関西学院大・神戸三田キャンパス(三田市学園上ケ原)の教授らが、研究の一端を紹介する寄稿連載「関学研究室から 神戸三田キャンパス」。2019年から月1回ペースで掲載していますが、今回は工学部情報工学課程の片寄晴弘教授の提案で、研究室に所属する大学院生2人が記す「特別編」としてお届けします。
私たちの研究室では、「人の楽しみ」や「心を動かす」情報学をテーマに、音楽やゲーム、映像、人工知能(AI)、心理計測などを組み合わせた研究を行っています。
例えば、AIで音楽を分析・生成する技術、ゲームの面白さや難易度を設計する研究、観客が参加して楽しめるインタラクティブ(双方向的)なコンテンツづくりなどです。
エンタメをただ楽しむだけでなく、「なぜ面白いのか」「どうすれば心が動くのか」を科学的に考え、新しい体験として形にすることを大切にしています。研究室では、ゲームや音楽、映像、物語など、それぞれが「つくりたいもの」や「提供したい体験」を思い描き、夢に向かって学びを深めています。(片寄晴弘教授)
■AI作曲を使いやすく 大学院理工学研究科・川口竜斉さん(23)
画像も音楽も、言葉ひとつで生成できる時代になりました。AIに「楽しい曲を作って」と頼めば、それなりの曲は返ってきます。しかし、頭の中のイメージを言葉だけで正確に伝えるのは案外難しいものです。既存の作曲・編曲AIには「明るさ」や「激しさ」といった調整つまみが用意されていますが、その種類はあらかじめ決められており、ユーザー自身が新しい軸を作ることはできません。
私が取り組んでいるのは、この「つまみ」を誰でも自分の言葉で自由に作れるようにする仕組みです。たとえば「ジャズ感」や「気まぐれな感じ」といった好きな言葉を軸名として入力し、その強さを数値で指定します。
すると、言葉の文脈を理解し、自然な応答ができる生成AI「大規模言語モデル(LLM)」が言葉の意味を読み取り、調やテンポ、コード進行などの音楽的な要素へ変換して楽曲を編集します。
さらに、音楽は時間とともに展開するため、曲全体に一つの強さを指定するだけでなく、小節ごとに強さの変化を指定できるようにしました。物語の起承転結を描くように、曲の流れを設計できます。
実際に作曲に使ってもらった結果、「明るさ」や「テンポ」のように調や速さへ直結する概念は比較的うまく制御できることが分かりました。一方、「ジャズ感」や「夏らしさ」のように、解釈が分かれる概念では、LLMが想定する音楽像とユーザーの期待がすれ違う場合もあります。
今後は、専門知識がなくても自分の音楽的な意図をAIに伝えられるよう、人の言葉とAIの解釈に橋を架ける仕組み作りに取り組みたいと考えています。

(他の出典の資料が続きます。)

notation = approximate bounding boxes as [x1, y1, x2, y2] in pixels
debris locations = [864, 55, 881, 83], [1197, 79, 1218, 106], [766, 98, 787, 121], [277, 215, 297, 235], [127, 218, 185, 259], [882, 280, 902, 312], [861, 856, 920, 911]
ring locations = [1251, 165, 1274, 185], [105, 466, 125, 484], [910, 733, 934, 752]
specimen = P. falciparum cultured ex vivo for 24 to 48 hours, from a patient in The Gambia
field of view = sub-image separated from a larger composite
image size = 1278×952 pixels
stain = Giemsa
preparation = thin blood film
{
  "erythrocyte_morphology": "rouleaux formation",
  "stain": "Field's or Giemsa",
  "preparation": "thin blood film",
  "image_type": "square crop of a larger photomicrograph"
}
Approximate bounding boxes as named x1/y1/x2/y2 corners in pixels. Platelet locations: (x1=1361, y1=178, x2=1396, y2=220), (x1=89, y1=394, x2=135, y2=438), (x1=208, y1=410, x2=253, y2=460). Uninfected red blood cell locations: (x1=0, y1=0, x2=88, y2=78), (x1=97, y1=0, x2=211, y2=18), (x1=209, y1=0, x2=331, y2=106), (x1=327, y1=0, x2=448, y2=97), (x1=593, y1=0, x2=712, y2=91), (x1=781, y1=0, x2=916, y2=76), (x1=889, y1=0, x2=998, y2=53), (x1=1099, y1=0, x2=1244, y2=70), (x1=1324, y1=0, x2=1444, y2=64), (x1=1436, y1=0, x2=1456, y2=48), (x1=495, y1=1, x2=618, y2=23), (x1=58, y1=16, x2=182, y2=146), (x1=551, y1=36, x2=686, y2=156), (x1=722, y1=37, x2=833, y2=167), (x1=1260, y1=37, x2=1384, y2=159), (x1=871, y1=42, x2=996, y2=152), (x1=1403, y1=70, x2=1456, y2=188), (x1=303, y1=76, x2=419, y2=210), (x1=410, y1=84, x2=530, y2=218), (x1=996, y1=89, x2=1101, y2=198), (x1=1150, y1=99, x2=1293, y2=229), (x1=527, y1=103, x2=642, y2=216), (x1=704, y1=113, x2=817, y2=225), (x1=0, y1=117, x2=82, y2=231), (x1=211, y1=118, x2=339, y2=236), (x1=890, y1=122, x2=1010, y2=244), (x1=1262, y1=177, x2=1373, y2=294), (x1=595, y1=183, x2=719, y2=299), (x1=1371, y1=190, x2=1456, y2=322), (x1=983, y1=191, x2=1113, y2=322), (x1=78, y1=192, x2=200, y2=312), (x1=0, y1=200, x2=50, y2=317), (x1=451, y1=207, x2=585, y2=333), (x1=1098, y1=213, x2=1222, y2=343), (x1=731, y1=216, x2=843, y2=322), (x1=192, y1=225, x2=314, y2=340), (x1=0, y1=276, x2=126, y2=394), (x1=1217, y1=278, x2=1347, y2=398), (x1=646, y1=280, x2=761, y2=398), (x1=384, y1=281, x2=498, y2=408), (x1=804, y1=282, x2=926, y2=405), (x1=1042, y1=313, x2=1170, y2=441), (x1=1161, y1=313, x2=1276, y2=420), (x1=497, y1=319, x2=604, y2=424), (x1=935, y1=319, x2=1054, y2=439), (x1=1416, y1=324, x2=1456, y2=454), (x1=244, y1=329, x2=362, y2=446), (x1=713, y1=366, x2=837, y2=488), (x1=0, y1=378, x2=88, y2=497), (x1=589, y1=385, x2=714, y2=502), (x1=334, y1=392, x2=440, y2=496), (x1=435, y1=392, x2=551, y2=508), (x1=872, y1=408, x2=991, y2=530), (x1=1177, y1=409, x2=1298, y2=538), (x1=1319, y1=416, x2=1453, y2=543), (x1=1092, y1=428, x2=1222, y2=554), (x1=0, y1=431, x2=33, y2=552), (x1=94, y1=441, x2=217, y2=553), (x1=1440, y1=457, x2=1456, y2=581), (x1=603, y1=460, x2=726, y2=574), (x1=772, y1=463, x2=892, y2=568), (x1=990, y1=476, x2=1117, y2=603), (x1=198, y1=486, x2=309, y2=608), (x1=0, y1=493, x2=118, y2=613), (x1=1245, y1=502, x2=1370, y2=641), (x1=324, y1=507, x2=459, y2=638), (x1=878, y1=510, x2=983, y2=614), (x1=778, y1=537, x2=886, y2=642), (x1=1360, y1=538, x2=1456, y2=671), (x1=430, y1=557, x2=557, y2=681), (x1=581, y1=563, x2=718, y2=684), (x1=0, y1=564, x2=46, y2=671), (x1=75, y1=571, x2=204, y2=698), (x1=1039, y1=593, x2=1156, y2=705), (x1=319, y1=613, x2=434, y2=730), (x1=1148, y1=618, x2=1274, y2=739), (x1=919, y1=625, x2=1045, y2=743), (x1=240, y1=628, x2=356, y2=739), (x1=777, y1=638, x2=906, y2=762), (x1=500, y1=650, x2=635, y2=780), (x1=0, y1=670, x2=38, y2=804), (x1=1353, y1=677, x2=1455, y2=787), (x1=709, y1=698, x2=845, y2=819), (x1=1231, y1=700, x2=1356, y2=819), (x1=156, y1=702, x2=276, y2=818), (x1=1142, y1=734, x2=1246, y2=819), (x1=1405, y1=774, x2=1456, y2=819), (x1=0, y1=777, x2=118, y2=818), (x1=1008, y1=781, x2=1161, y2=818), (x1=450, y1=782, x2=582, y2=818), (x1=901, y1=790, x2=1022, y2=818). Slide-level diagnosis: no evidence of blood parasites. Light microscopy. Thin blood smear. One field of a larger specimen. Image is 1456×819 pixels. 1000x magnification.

■音響のエフェクト推定 大学院理工学研究科・沖田陽一さん(24)
初心者が思い通りの音を作るのは簡単ではありません。専門的な知識や経験が求められ、音作りに関心があっても、制作の入り口でつまずいてしまうことがあります。
音声や音楽などの音響コンテンツでは、音に残響やひずみなどの音色変化を加える「オーディオエフェクト」と呼ばれる処理が用いられます。実際の制作では複数のエフェクト(効果)を組み合わせることが多く、それが音作りでつまずいてしまう理由の一つです。
こうした課題を解決する技術が「オーディオエフェクト推定」です。加工された音をもとに、どの種類のエフェクトが、どのような設定で、どの順序で使われているのかを自動で推定します。既存の音響コンテンツに含まれるサウンドデザインの技法を理解し、学習や制作に再活用しやすくすることが、この技術の特徴です。
現在は、この技術に「予測」と「探索」を組み合わせた新しい手法を提案しています。まず、人の脳の仕組みを模した機械学習モデルを用いて、加工前の音やエフェクト構成を予測します。次に、その予測をもとにエフェクトをかけ直し、目標の音に近づくよう何度も微調整します。
これは、人が既存の音づくりをまねる際、経験や直感で大まかに見当をつけ、実際に音を聴き比べながら微調整する過程に近いものです。こうした手法により、従来は難しかった複数のエフェクトの組み合わせや順序を含む推定が可能になりつつあります。
今後も、より多くの人が多様な音響コンテンツを鑑賞・制作しやすくなることを目指し、エフェクト推定の性能向上と機能拡張に取り組んでいきます。